So how do the Yahoo Boys get away with it?
Umunna says few fear getting caught. Most pay a percentage of takings to police. Bungs are also paid to bank staff to ensure that money transfers from victims go through smoothly.
Such is the acceptance of corruption in Nigeria that they are hailed as heroes by many and even celebrated in songs.
Nigerian culture ‘celebrates wealth without questioning the source of the money’, according to a report by Dr Oludayo Tade, from the University of Ibadan, who studies internet fraud.
Indeed, Yahoo Boys’ spending is so lavish that entire sectors of the Lagos economy — fashion retailers, hotels, luxury car sellers and nightclubs — apparently depend on them.
One Yahoo Boy dubbed ‘Mr White’ funded a life of luxury by tricking British women.

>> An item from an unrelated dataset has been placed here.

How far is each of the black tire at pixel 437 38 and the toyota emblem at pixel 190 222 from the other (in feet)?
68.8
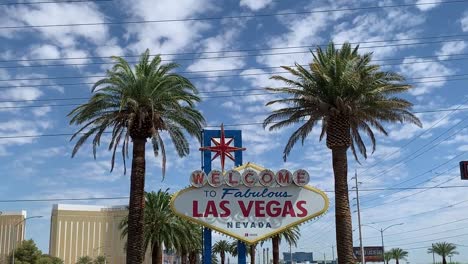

Graduate Akpojivi Joel Onoriode, 29, lived in a lavishly furnished, seven-bedroom home. The father of two — whose wife spends so much she was nicknamed LePosh — earned his moniker thanks to his love of designer white clothes and cars, including a ZDX Acura, a £50,000 Mercedes Benz E300 and a Range Rover.
Police finally caught up with him recently and he admitted being in the ‘yahoo-yahoo’ business, with an offshore account in China. His online exploits had afforded his family exotic trips, including luxury breaks to the Middle East.
It’s luxury funded by women such as care worker Sharon Hughes, 52, from Brighouse, West Yorkshire. She was contacted on Facebook in April by a scammer using the name Franklin Arnold, who claimed to be an American working on a Scottish oil rig.
She says: ‘I was infatuated. He told me how pretty I was. He wanted to take me to Florida with him.’
After a week, he said he needed money and, because he was on the rig, couldn’t access funds.
‘I foolishly agreed and went to Western Union to pay him £1,400. It was a huge sum for me — far more than I could afford. But I was besotted.’
A problem with the recipient account prevented payment, and the photo purporting to be ‘Franklin’ was discovered to be a U.S-based hypnotist called Steve Jones, whose stolen image had frequently been used in similar scams.
‘It was devastating,’ says Sharon. ‘In your mind, you have built up so much. It’s terrifying how easily you can be fooled.’